» **To do**: Quote the lines from the start of the items through the line containing "14L56 21H62V20H65L67 17L68", inclusive, reproducing each character unchanged.

» **Extracted data entries**:
--- START ---
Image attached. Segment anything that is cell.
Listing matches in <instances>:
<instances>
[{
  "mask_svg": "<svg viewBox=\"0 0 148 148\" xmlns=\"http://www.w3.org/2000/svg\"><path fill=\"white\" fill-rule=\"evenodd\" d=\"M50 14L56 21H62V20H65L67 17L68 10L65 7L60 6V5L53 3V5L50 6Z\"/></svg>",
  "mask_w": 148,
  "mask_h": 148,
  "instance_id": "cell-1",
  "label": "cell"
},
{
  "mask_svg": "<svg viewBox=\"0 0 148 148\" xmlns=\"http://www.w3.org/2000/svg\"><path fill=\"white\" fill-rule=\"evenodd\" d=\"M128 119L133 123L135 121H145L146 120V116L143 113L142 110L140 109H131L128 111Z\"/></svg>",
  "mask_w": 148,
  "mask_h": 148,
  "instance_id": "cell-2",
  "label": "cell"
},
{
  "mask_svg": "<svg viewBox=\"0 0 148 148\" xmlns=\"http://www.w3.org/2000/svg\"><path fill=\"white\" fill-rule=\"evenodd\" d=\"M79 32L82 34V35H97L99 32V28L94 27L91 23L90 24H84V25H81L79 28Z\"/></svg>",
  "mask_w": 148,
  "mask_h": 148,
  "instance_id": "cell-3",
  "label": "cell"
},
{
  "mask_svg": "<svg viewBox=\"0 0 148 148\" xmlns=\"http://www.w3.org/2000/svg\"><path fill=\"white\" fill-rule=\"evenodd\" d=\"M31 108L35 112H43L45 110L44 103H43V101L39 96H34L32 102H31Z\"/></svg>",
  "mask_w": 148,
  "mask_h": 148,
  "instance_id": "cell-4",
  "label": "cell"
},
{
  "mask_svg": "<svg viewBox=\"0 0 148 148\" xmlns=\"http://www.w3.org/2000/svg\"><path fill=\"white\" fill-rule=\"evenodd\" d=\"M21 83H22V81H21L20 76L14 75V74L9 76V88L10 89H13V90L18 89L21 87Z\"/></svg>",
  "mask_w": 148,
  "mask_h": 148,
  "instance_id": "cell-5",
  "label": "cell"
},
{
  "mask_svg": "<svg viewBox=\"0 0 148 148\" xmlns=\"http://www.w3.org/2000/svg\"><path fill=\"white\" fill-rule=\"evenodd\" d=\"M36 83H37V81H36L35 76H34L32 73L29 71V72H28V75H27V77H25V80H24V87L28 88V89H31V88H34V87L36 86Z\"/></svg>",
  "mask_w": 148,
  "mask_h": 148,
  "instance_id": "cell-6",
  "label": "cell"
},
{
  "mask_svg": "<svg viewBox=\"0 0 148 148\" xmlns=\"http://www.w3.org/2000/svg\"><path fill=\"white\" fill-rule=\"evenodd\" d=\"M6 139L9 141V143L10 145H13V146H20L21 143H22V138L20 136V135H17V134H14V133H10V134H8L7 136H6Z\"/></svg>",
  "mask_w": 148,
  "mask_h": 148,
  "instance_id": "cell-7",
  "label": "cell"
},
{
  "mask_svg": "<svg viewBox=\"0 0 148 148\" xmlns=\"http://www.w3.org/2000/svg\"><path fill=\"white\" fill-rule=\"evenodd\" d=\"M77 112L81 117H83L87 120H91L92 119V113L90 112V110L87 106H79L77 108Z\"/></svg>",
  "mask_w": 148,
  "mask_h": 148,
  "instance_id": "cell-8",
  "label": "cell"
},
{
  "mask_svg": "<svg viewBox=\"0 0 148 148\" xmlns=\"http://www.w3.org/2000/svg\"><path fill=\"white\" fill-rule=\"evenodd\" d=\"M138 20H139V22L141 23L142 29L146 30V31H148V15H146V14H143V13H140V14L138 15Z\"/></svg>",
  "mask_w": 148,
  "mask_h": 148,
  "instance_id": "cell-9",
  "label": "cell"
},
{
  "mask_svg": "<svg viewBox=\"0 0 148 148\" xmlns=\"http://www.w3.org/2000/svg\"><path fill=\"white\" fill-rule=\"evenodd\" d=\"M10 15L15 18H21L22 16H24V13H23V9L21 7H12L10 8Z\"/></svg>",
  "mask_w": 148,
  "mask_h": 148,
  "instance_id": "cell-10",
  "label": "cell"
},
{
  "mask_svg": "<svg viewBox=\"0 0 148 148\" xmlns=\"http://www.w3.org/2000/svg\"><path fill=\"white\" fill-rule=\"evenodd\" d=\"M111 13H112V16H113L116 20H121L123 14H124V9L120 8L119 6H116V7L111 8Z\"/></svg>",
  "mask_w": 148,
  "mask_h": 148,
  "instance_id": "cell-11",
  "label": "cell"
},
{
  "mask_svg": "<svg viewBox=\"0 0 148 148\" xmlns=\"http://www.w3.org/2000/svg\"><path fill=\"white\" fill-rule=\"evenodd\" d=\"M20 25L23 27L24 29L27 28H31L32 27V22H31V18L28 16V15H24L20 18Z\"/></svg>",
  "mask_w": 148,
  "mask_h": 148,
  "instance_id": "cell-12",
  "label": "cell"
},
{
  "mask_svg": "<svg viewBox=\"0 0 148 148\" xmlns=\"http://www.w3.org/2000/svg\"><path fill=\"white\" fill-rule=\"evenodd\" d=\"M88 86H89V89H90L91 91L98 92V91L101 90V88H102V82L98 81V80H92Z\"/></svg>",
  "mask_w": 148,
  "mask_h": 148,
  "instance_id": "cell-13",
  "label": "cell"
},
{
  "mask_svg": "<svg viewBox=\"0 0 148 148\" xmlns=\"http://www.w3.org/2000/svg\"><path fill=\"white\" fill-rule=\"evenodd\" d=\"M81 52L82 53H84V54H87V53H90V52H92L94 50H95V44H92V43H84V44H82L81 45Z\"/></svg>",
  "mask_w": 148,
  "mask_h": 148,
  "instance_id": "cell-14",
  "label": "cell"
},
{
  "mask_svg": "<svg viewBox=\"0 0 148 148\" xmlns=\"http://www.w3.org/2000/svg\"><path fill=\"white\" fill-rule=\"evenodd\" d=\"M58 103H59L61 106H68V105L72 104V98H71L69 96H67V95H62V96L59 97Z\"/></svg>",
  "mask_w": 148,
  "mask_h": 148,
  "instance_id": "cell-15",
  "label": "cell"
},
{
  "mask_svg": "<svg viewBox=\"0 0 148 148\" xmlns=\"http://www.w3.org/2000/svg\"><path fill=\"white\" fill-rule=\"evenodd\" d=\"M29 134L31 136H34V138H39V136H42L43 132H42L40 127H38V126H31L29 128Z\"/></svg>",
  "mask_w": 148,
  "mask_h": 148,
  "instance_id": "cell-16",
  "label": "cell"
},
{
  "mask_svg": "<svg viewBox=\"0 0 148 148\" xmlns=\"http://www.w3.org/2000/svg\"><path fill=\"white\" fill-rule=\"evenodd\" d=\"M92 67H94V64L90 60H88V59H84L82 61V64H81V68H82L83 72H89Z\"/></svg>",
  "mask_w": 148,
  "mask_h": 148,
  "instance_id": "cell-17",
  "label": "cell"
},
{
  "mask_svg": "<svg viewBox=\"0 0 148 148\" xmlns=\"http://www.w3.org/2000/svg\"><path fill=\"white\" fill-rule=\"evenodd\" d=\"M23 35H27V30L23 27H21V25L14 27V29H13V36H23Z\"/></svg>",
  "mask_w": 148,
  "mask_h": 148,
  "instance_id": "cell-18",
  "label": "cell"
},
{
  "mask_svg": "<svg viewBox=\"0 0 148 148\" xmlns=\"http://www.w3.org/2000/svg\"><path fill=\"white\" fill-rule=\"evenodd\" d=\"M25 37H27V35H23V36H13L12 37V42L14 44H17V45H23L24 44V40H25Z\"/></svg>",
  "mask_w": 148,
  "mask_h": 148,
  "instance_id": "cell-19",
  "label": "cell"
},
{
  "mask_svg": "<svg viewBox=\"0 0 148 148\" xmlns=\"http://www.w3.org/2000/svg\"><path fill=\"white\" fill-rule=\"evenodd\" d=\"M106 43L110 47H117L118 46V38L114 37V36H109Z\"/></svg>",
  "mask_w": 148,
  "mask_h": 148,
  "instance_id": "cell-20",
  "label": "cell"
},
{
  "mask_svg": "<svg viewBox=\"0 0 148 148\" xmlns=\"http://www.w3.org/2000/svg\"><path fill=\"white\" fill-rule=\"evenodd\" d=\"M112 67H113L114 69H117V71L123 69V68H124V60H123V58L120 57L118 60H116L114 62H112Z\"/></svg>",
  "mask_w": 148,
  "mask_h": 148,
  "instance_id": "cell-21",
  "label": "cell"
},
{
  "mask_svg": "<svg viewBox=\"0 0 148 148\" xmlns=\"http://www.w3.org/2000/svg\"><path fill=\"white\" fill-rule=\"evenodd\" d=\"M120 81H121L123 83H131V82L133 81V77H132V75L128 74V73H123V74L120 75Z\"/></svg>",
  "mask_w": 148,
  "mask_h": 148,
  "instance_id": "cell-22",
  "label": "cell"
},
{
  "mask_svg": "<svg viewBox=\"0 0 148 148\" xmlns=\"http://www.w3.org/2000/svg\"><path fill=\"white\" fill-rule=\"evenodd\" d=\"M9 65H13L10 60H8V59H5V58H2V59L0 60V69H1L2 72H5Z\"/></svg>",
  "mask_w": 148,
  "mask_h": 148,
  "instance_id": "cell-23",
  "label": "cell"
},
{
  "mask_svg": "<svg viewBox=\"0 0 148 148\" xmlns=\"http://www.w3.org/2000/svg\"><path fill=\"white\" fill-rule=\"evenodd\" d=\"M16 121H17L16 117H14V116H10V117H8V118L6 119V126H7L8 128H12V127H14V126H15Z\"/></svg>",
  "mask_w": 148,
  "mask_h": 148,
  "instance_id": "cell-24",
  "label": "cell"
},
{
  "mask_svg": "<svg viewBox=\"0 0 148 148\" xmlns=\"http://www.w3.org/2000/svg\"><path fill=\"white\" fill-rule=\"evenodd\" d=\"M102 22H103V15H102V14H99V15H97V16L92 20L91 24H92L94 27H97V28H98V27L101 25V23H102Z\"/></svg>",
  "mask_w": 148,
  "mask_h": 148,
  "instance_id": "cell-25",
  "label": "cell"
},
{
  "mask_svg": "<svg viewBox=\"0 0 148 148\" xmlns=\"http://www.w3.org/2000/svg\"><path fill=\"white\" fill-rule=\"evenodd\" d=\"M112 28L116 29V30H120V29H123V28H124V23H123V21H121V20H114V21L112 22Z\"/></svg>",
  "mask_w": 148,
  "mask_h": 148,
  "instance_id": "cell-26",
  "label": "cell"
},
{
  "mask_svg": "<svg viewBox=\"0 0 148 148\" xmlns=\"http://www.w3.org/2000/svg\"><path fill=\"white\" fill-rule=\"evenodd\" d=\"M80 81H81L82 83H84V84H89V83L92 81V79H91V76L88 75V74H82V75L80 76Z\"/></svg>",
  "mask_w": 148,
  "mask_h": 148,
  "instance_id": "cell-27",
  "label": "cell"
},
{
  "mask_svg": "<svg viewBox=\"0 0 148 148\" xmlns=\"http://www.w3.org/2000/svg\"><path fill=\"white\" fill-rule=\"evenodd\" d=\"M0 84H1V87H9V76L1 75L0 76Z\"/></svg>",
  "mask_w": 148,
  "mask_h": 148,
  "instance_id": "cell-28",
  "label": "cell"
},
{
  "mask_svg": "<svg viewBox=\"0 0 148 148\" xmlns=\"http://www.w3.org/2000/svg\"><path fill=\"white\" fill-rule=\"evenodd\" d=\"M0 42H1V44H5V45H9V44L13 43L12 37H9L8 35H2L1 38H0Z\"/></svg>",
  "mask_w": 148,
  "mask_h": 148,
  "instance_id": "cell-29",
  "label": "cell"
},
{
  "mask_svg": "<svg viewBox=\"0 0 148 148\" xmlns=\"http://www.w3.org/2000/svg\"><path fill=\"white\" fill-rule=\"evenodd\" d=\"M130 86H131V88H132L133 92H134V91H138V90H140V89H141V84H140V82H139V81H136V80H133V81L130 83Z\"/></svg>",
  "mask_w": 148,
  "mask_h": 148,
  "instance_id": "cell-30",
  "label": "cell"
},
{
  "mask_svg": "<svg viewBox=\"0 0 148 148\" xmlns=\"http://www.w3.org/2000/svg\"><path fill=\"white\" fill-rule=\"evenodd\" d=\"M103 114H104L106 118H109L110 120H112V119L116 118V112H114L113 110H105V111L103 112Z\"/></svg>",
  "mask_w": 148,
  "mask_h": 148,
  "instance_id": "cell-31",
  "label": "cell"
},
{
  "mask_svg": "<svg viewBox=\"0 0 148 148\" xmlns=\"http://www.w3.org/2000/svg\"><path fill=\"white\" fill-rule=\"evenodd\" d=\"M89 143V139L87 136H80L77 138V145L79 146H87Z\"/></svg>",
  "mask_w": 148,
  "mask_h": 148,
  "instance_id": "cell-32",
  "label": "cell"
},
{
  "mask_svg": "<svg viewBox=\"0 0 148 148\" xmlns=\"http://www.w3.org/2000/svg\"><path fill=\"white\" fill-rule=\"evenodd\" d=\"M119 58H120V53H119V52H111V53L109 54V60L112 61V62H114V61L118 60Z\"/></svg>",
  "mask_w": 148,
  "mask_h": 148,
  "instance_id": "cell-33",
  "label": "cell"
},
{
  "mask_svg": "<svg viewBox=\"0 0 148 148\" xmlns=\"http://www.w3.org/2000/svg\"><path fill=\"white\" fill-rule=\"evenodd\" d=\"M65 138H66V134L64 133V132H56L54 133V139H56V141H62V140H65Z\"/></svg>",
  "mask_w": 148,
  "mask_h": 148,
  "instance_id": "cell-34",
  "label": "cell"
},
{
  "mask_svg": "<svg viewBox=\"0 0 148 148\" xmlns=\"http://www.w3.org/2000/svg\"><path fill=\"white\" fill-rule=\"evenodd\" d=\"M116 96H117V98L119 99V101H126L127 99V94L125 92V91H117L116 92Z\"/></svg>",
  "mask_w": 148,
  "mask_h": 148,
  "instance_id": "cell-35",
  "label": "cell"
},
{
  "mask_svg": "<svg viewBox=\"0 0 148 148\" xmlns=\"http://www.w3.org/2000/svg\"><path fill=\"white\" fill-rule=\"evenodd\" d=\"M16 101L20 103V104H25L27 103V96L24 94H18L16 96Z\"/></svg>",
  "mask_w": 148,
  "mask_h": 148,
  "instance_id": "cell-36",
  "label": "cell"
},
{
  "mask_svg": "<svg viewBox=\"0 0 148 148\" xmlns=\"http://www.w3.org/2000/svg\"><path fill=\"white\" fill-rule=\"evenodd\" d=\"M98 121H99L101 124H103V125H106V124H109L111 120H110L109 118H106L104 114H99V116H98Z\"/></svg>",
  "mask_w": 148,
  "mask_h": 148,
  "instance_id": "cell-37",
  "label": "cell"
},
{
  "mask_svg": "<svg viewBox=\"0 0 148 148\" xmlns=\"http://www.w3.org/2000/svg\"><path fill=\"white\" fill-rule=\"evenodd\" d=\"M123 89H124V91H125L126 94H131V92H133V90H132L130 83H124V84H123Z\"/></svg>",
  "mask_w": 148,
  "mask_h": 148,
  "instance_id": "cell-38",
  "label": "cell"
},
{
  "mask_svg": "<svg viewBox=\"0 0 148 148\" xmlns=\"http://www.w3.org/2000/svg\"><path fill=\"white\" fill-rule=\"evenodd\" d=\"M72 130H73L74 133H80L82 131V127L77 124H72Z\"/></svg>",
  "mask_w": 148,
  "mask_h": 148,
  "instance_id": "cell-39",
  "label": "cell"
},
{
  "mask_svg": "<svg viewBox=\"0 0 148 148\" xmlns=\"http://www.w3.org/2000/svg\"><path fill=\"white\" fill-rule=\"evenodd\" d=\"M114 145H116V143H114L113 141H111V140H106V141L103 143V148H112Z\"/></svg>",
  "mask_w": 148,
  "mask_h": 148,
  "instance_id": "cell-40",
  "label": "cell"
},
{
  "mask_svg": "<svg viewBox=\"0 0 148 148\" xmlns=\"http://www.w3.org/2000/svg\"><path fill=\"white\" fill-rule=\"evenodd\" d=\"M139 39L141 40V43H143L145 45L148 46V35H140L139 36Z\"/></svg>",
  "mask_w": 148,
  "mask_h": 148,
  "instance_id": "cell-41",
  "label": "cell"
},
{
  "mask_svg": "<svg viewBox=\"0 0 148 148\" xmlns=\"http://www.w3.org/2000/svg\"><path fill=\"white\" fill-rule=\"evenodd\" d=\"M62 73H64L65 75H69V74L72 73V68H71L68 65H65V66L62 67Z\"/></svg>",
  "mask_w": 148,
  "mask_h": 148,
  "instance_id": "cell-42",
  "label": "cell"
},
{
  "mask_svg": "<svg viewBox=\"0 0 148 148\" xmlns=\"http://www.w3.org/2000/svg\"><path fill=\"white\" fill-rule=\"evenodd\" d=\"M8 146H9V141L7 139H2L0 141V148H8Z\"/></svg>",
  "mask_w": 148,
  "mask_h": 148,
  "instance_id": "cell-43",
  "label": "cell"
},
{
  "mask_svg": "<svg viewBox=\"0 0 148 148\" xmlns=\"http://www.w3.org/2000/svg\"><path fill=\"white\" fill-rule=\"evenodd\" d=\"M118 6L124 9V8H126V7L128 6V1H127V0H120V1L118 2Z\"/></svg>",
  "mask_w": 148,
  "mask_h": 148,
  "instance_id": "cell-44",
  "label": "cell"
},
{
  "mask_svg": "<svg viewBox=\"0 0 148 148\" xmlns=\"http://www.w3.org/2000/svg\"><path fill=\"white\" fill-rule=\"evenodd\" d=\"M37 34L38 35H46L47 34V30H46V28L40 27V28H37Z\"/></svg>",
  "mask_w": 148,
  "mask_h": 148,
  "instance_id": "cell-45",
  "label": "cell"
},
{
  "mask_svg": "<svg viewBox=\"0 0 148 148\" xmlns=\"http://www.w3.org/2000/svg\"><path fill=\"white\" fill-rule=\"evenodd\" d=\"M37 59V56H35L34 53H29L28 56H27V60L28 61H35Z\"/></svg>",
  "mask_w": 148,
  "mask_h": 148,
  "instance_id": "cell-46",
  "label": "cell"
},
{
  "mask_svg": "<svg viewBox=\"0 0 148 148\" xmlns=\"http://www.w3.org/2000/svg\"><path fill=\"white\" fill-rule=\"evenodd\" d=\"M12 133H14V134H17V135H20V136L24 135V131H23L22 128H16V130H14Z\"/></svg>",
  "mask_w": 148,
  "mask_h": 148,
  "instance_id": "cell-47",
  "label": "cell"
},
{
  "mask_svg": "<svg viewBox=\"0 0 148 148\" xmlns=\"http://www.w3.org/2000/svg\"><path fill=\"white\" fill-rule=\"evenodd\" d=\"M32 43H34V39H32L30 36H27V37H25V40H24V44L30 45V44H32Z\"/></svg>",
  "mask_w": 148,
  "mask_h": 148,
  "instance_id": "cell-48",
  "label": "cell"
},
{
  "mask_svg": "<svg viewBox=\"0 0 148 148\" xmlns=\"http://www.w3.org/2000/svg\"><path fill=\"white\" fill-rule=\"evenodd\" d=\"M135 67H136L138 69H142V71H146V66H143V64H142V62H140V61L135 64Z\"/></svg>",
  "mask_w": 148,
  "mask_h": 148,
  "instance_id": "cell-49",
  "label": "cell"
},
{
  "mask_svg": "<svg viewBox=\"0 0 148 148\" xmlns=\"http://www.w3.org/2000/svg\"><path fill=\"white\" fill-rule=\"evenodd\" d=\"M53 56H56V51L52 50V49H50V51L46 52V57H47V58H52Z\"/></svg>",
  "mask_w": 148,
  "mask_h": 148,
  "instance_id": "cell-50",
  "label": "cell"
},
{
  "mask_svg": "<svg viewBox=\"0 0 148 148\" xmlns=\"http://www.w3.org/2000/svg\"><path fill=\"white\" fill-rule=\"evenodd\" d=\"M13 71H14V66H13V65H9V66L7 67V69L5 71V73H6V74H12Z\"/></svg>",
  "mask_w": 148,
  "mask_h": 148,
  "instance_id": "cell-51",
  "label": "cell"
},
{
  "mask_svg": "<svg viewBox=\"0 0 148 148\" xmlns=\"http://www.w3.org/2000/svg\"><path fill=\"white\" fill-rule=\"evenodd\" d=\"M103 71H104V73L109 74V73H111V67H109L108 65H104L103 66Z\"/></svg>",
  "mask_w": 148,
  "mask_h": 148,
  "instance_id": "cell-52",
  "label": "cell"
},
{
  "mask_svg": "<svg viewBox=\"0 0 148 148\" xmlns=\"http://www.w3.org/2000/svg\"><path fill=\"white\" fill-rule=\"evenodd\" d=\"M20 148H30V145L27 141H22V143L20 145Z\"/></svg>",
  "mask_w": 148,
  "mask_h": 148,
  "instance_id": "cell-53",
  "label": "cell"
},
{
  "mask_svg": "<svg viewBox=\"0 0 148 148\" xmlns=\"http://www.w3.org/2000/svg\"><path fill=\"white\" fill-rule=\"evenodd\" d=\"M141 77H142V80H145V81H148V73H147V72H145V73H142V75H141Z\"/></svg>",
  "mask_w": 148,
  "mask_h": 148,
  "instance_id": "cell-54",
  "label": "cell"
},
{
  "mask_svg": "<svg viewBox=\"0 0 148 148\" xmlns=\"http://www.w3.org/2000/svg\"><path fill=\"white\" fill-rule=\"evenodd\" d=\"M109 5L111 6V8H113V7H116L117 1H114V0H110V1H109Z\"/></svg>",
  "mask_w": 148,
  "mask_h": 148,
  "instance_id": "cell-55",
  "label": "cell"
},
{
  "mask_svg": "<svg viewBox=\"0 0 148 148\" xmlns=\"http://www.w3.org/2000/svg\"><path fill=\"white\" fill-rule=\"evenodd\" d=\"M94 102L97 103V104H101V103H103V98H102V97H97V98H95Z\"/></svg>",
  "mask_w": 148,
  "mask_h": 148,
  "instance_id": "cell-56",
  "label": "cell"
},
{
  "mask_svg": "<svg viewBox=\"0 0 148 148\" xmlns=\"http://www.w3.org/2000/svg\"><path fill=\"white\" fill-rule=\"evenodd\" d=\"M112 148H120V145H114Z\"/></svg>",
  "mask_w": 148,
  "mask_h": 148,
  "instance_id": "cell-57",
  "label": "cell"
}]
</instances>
--- END ---
» **Solution for this exercise**:
Image attached. Segment anything that is cell.
Listing matches in <instances>:
<instances>
[{
  "mask_svg": "<svg viewBox=\"0 0 148 148\" xmlns=\"http://www.w3.org/2000/svg\"><path fill=\"white\" fill-rule=\"evenodd\" d=\"M50 14L56 21H62V20H65L67 17L68 10L65 7L60 6V5L53 3V5L50 6Z\"/></svg>",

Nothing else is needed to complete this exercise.